Code:
' Do some empirical text tidying up that I might typically have done in a final video title
Let Title = Replace(Title, "ä", "ae", 1, -1, vbBinaryCompare)
Let Title = Replace(Title, "ü", "ue", 1, -1, vbBinaryCompare)
Let Title = Replace(Title, "ö", "oe", 1, -1, vbBinaryCompare)
Let Title = Replace(Title, "-", " ", 1, -1, vbBinaryCompare)
Let Title = Replace(Title, "#wiegehtyoutube", "", 1, -1, vbBinaryCompare)
Let Title = Replace(Title, "!", "", 1, -1, vbBinaryCompare)

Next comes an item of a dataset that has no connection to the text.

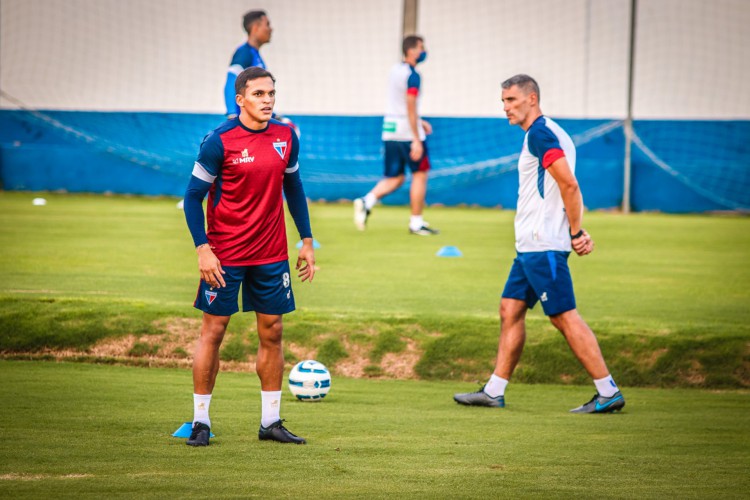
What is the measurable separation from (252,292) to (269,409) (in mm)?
570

Let Title = Replace(Title, "?", "", 1, -1, vbBinaryCompare)
Let Title = Replace(Title, "ß", "ss", 1, -1, vbBinaryCompare)
Let Title = Replace(Title, "€", "", 1, -1, vbBinaryCompare)
Let Title = Replace(Title, ":", " ", 1, -1, vbBinaryCompare)
Let Title = Replace(Title, "#", "", 1, -1, vbBinaryCompare)
Let Title = Replace(Title, "&", " ", 1, -1, vbBinaryCompare) '
Let Title = Replace(Title, "'", " ", 1, -1, vbBinaryCompare)
Let Title = Replace(Title, "‚", " ", 1, -1, vbBinaryCompare)
Let Title = Replace(Title, """", "", 1, -1, vbBinaryCompare)
Let Title = Replace(Title, "“", " ", 1, -1, vbBinaryCompare)
Let Title = Replace(Title, "„", " ", 1, -1, vbBinaryCompare) ' „ajdffak“
Let Title = Replace(Title, "+", "", 1, -1, vbBinaryCompare)
Let Title = Replace(Title, ".", "", 1, -1, vbBinaryCompare)
' Let Title = Replace(Title, "-", " ", 1, -1, vbBinaryCompare)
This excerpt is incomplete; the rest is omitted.